Exemple : Le polyester recyclé fabriqué à partir de bouteilles PET recyclées n’est pas considéré comme un matériau 100% circulaire chez COSH ! car à l’heure actuelle, il n’y a (presque) pas de recyclage de fibre à fibre du polyester. Une fois que les bouteilles sont transformées en textile, elles ne sont plus recyclables, alors que dans l’industrie des boissons, il pourrait être utilisé à nouveau (Source : The Great Green Washing Machine 2021).
L’entrée dans la phase de fin de vie d’un vêtement doit d’abord être repoussée le plus longtemps possible (par exemple en améliorant la qualité et en proposant des services de réparation). L’article peut ensuite être prolongé, réutilisé, l’upcyclé, recyclé et en dernier recours il pourra être incinéré ou composté. En concevant du berceau au berceau, nous évitons d’énormes désastres écologiques.

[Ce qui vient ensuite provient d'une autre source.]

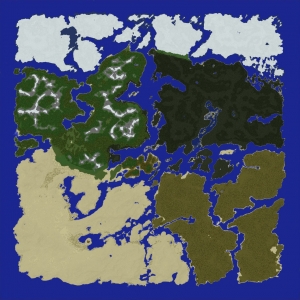 newceardia-map-topdown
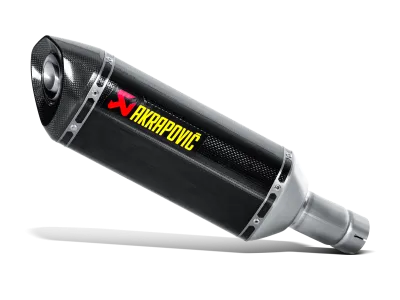  for SUZUKI GSX-R1000 2012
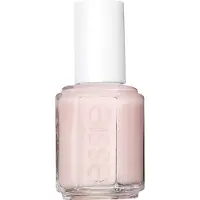 essie Nudetöne Nagellack 13.5 ml Nr. 09 - Vanity Fairest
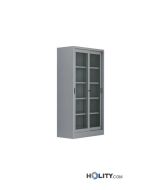 armoire-métallique-pour-documents-avec-portes-en-verre-h283_59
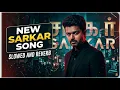 Sarkar (Slowed and Reverb) R Maan |  Shiva Choudhary |Duryodhan,Deepty |New Haryanvi Songs Haryanavi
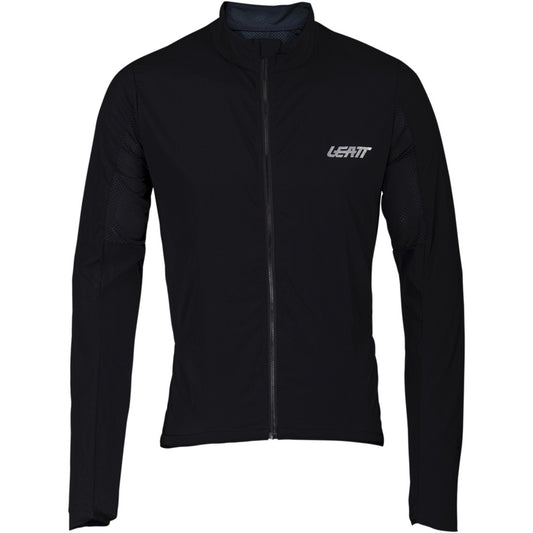 MTB Endurance 2.0 Jacket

C’est une affaire très complexe. La mode éco-responsable, éthique et durable est encore en construction et les recherches sont en cours. Après tout, le changement ne peut pas se produire du jour au lendemain. Mais chaque pas dans la bonne direction est un pas dans la bonne direction.
Les initiatives sont loin d’être parfaites mais les manques et les fausses promesses doivent être mises en évidence. Les promesses pour l’avenir n’ont aucun sens si elles ne sont pas accompagnées d’un plan d’action détaillé et d’un système de suivi”, déclare Niki de Schryver, fondatrice de COSH ! Conscious Shopping Made Easy.
Pour détecter l’écoblanchiment, l’interconnexion entre différentes thématiques, la création d’un modèle commercial de “slow fashion” et l’honnêteté dans le secteur sont essentielles. Soyez prudent.e et critique à l’égard des déclarations environnementales et éthiques que vous présente un fournisseur, une organisation, une marque ou un magasin. Soyez curieux et curieuse et essayez de voir si les “petites” initiatives vertes ne cachent pas en réalité un modèle destructeur pour la planète et l’humain. La marque est- elle vraiment éco-responsable? Si oui en quoi?
Chez COSH !, notre objectif est de mettre en avant les détaillants éco-responsables et les marques qui sont véritablement écologiques et éthiques, afin que les consommateurs et les consommatrices puissent les découvrir et faire des achats plus conscients.
De cette façon, nous voulons sensibiliser et participer à la transition vers une économie circulaire et locale prospère qui peut générer un impact plus positif sur le Sud global.